- Hansen Technologies (HSN) sees a non-binding acquisition proposal by BGH Capital withdrawn
- BGH Capital submitted an unsolicited proposal in June 2021 to purchase all Hansen shares for $6.50 each
- However, BGH has now withdrawn its proposal and ceased discussions, with the process and exclusivity deed between the two companies terminated, despite no material issues arising
- Hansen Technologies is down 8.59 per cent, trading at $5.64 at 12:15 pm AEST
Hansen Technologies (HSN) has seen a non-binding acquisition proposal withdrawn by BGH Capital.
BGH Capital submitted an unsolicited proposal in June to purchase all Hansen shares for $6.50 each.
However, BGH has now withdrawn its proposal and ceased discussions, with the process and exclusivity deed between the two companies terminated.
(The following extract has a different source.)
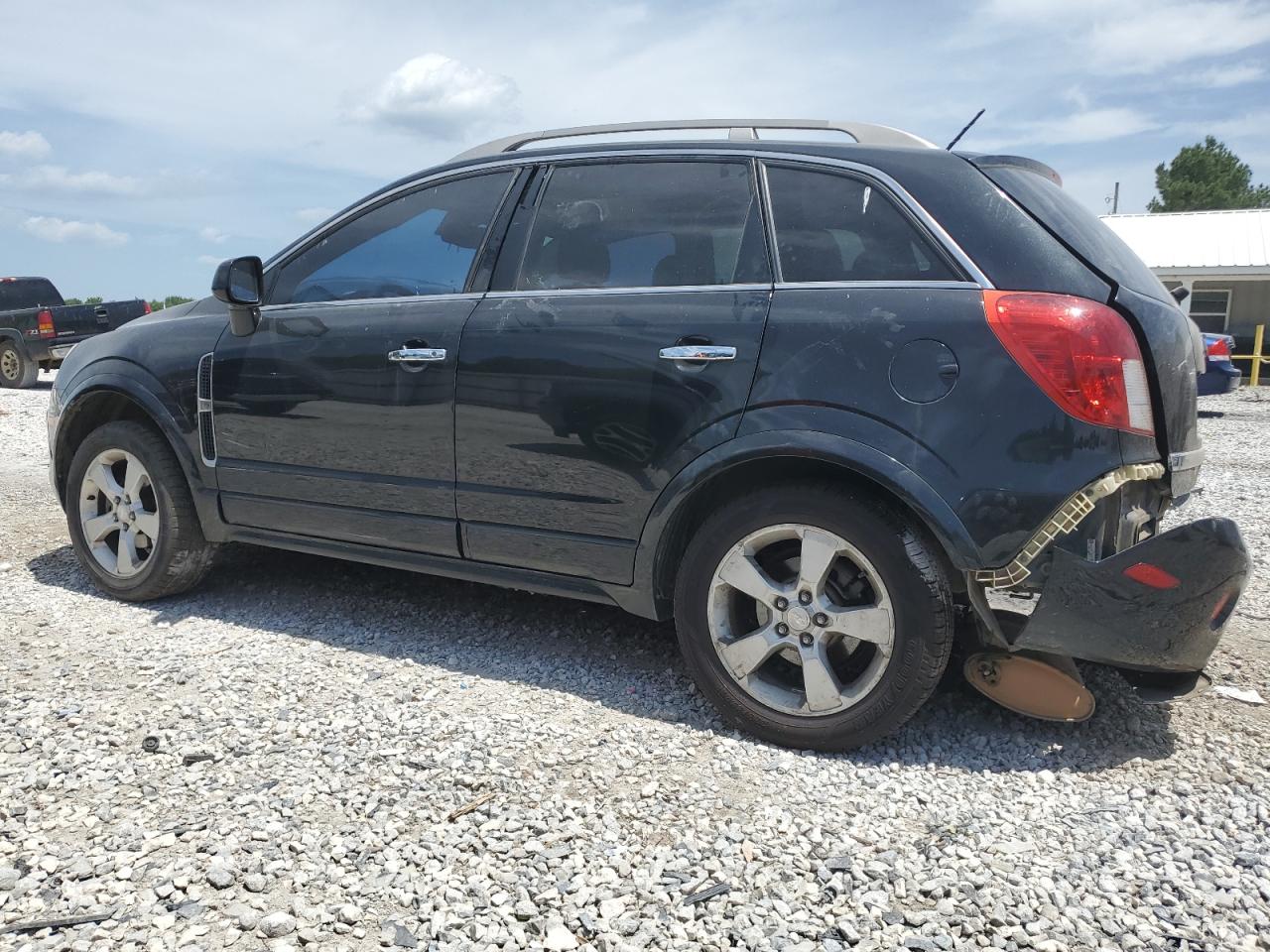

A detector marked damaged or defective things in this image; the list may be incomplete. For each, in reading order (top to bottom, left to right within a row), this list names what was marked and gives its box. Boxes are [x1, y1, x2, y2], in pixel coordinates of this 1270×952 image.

Despite having conducted extensive due diligence inquiries, BGH did not flag any issue considered material regarding Hansen’s current operations and strategy to explain the withdrawal.
However, BGH said it continues to see Hansen as a highly effective organisation with an outstanding management team and strong prospects.
Co-operation agreements between BGH Capital and CEO Andrew Hansen – who holds a 17.5 per cent interest in the company – and, separately, Othonna, as trustee for the Hansen Property Trust, have also been terminated.
Despite the takeover offer falling through, Chairman of Hansen, David Trude, says the company continues to go from strength to strength, most recently reporting record results for the group across all key metrics in FY21.
“Significant new business wins, coupled with a continued focus on our aggregation strategy, reinforce our commitment to, and confidence in, our long-term revenue target of $500 million in FY25,” said David Trude.
Hansen Technologies was down 8.59 per cent, trading at $5.64 at 12:15 pm AEST.